Goal of the exercise - Present the rows below as a numbered list, leaving out any blank lines.

>> Start Records for the exercise

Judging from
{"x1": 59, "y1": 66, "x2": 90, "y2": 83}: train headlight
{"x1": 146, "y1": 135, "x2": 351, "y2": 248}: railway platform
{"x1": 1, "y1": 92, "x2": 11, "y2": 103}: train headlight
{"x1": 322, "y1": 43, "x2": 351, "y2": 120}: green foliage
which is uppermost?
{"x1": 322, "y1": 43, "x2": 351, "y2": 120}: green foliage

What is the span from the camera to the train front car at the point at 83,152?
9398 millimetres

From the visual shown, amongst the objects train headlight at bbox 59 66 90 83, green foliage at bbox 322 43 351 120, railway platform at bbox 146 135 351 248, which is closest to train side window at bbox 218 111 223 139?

>> End Records for the exercise

Solution to this task -
1. Judging from
2. {"x1": 59, "y1": 66, "x2": 90, "y2": 83}: train headlight
3. {"x1": 146, "y1": 135, "x2": 351, "y2": 248}: railway platform
4. {"x1": 1, "y1": 92, "x2": 11, "y2": 103}: train headlight
5. {"x1": 322, "y1": 43, "x2": 351, "y2": 120}: green foliage
6. which is uppermost?
7. {"x1": 322, "y1": 43, "x2": 351, "y2": 120}: green foliage
8. What is the span from the camera to the train front car at the point at 83,152?
9. 9398 millimetres
10. From the visual shown, amongst the objects train headlight at bbox 59 66 90 83, green foliage at bbox 322 43 351 120, railway platform at bbox 146 135 351 248, which is closest to train side window at bbox 218 111 223 139?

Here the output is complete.